The First Amendment to the U.S. Constitution—legacy of a Virginia Baptist preacher named John Leland–is clear to anyone who’s studied American history:
Congress shall make no law respecting an establishment of religion, or prohibiting the free exercise thereof…
At least it’s clear to most Americans. Even a few judges and politicians continue to claim familiarity with it. But apparently not the City Council of Houston, TX. They’re hauling several local pastors into court for daring to voice opposition in their sermons to a recently passed city ordinance.
Here’s what happened. Mayor Annise Parker, the first openly lesbian mayor of a major U.S. city (her sexual orientation is important only because she made it important, as the subpoena below points out), recently led the City Council to adopt an ordinance that treats homosexuals, transgendered people and others “confused” about their sexual identity as a privileged class.They may now use whichever public restroom they want, male or female. I’m a little fuzzy what the ordinance’s language actually means but in today’s culture of gender politics fuzzy language is a plus because it provides more opportunities for offense or, better, litigation.
Parents were outraged, sensibly pointing out that sexual predators could assume a suitable level of “gender confusion” in order to gain access to whichever restroom a child of the opposite sex might be in. A group of five local pastors jumped into the fray as a petition drive to reverse the ordinance gathered steam.
In short order, over 50,000 signatures were collected and turned over to city hall. And that’s when things got strange. Houston’s political leadership were shocked that common people like parents who protect their children and preachers who believe their Bible could doubt their wisdom. When the City Clerk validated the petition the mayor and her legal team stepped in and disqualified enough of the signatures to invalidate it.
The parents filed a lawsuit to overturn the petition’s disqualification. The mayor and her attorneys then decided to play hardball. Their response to the lawsuit identified the five pastors as targets even though the First Amendment guarantees religious freedom. Even though the five pastors weren’t even legal parties to the parents’ lawsuit. Even though the City Council has no jurisdiction to challenge political stands ministers take from their pulpits because the obligations of non-profit entities like churches are to state or federal authorities and not to municipalities.
Here’s some of the text of the subpoena received by Pastor Steve Riggles. It’s in two sections. The first is the list of documents the city’s attorneys are demanding from him:
“Document” and “documents,” mean all documents and tangible things, in the broadest sense allowed by Rule 192.3(b) and comment 2 of the Texas Rules of Civil Procedure, and include, but are not limited to, any writings, drawings, graphs, charts, photographs, phonograph records, tape recordings, notes, diaries, calendars, checkbooks, books, papers, accounts, electronic or videotape recordings, and any computer-generated, computer-stored, or electronically-stored matter that constitute or contain matters relevant to the subject matter of this lawsuit. The terms include, but are not limited to, emails, instant messages, text messages, or other responsive data or information that exists in electronic or magnetic form, and such responsive data should be produced pursuant to Rule 196.4 of the Texas Rules of Civil Procedure.

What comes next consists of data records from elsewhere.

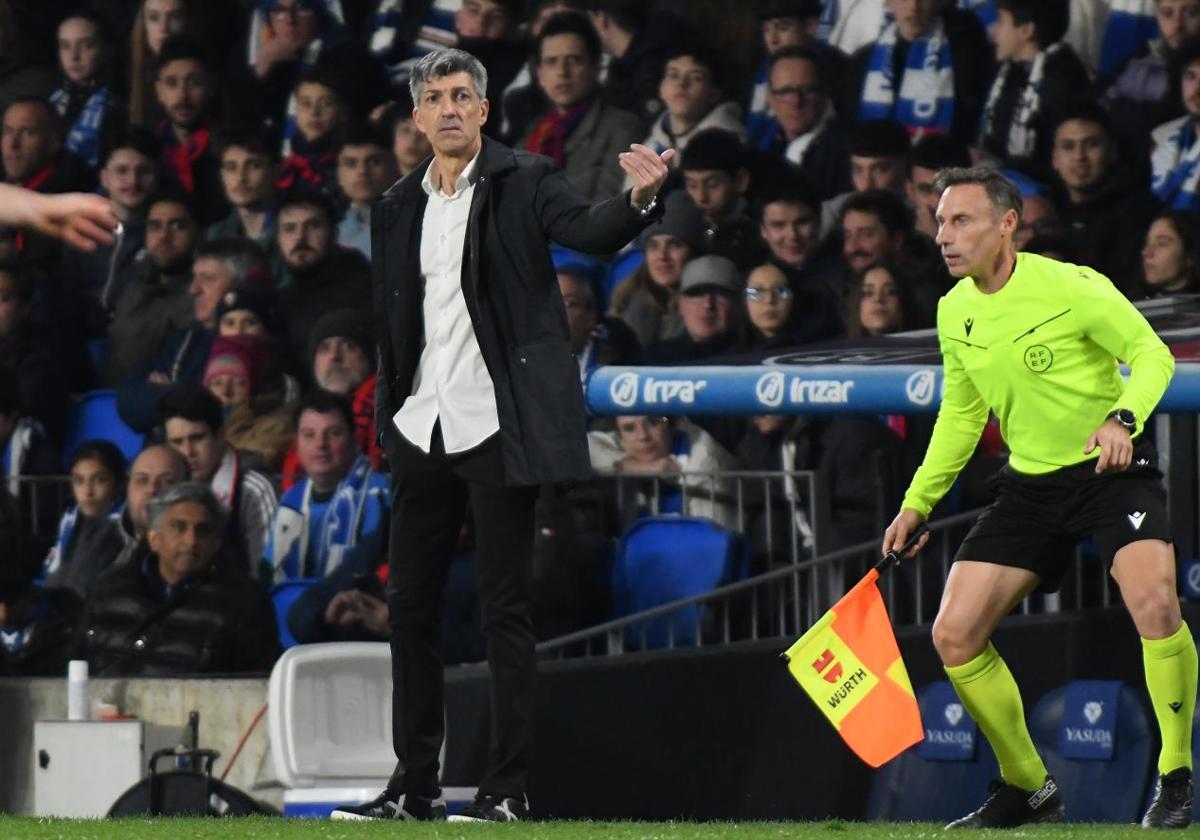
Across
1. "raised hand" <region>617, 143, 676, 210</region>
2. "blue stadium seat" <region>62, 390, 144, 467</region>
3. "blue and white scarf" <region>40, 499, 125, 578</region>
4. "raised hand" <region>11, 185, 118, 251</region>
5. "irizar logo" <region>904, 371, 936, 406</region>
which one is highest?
"raised hand" <region>617, 143, 676, 210</region>

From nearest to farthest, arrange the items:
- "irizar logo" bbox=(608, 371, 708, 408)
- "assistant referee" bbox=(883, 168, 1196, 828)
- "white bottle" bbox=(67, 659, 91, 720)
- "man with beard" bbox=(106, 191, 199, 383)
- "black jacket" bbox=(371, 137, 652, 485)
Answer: "assistant referee" bbox=(883, 168, 1196, 828) < "black jacket" bbox=(371, 137, 652, 485) < "irizar logo" bbox=(608, 371, 708, 408) < "white bottle" bbox=(67, 659, 91, 720) < "man with beard" bbox=(106, 191, 199, 383)

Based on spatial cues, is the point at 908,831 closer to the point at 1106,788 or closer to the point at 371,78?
the point at 1106,788

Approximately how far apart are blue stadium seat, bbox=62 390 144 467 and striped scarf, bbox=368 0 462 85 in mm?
2013

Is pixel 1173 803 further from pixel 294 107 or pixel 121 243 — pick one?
pixel 121 243

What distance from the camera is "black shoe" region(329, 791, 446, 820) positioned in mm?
5750

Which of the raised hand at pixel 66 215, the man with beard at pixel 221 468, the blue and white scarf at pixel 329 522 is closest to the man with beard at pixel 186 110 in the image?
the man with beard at pixel 221 468

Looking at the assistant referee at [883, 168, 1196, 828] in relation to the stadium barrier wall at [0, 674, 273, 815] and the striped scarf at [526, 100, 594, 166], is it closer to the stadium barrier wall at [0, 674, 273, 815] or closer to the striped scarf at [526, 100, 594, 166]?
the stadium barrier wall at [0, 674, 273, 815]

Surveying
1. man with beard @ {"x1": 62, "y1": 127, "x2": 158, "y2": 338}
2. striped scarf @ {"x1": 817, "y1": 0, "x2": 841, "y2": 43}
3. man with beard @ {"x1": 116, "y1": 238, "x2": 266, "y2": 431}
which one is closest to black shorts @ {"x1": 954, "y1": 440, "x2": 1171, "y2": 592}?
striped scarf @ {"x1": 817, "y1": 0, "x2": 841, "y2": 43}

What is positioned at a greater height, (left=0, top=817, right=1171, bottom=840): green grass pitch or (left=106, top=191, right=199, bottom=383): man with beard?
(left=106, top=191, right=199, bottom=383): man with beard

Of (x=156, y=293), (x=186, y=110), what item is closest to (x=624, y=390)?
(x=156, y=293)

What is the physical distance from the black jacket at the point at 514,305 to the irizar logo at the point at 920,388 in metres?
1.84

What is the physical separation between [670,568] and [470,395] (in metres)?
3.10

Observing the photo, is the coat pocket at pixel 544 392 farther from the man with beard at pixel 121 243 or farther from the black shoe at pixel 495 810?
the man with beard at pixel 121 243

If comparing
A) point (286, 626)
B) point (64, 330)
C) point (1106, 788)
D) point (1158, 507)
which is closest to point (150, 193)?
point (64, 330)
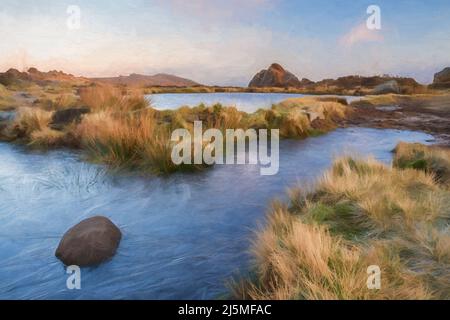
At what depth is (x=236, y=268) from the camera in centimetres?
337

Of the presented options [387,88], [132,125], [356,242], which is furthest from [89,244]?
[387,88]

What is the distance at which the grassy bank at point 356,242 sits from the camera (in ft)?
8.47

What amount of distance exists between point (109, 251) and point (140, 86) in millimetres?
9110

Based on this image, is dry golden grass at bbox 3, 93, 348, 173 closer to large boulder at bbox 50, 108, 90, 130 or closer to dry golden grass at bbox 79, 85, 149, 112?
dry golden grass at bbox 79, 85, 149, 112

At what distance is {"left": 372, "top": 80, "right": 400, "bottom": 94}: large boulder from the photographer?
1822 cm

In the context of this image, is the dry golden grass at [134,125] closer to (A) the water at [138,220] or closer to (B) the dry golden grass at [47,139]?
(B) the dry golden grass at [47,139]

“Communications” means every direct or indirect disclosure, receipt, transfer, or exchange of information, inquiry or opinion, however made, whether oral, visual, in writing or otherwise, including without limitation any conversation or discussion by means of letter, note, package, invoice, statement, notice, memorandum, inter-office correspondence, telephone, telegraph, email, telex, telecopies, text message, instant message, cable communicating data processors, or some other electronic or other medium.
The Required Documents are listed next. It’s a long, detailed list. I’ll just show the one that’s generated so much publicity:
All speeches, presentations, or sermons related to HERO [Houston Equal Rights Ordinance], the Petition, Mayor Annise Parker, homosexuality, or gender identity prepared by, delivered by, revised by, or approved by you or in your possession.
The purpose of the subpoena is clear to anyone not working for the mayor’s office. It’s to intimidate and silence any voice of dissent—especially religious dissent—to the city’s agenda.
At any rate, in late breaking news last night the mayor backed down. The pastors’ sermons would not be part of the subpoena after all. She’d listened to her critics and now agreed with them that sermons should be exempt from legal action. Or maybe her media people saw the public train wreck the subpoenas were becoming for her administration. Or she came to her senses. Or she repented. Or her lawyers glanced at the Constitution.
One can only hope.
No one who’s paying attention should believe this ends it. Houston’s City Council will back off for a period of time, adjust their tactics and figure out a less public way to punish those pastors and others who dare speak out not just against HERO (the acronym stands for Houston’s Equal Rights Ordinance—a useful example of politicized language) but also against the moral assumptions behind it. Unless they’re voted out of office or the majority of Houstonians rise up and refuse to let it happen, the council will succeed. The momentum of modern American life seems to be in their favor.
Churches and ministers everywhere should take notice. What almost happened in Houston is going on around the country. As our nation continues to move not just in a secular direction but in one virulently anti-Christian, we in evangelical churches had better be prepared. Our faith and witness are going to cost us in the coming years.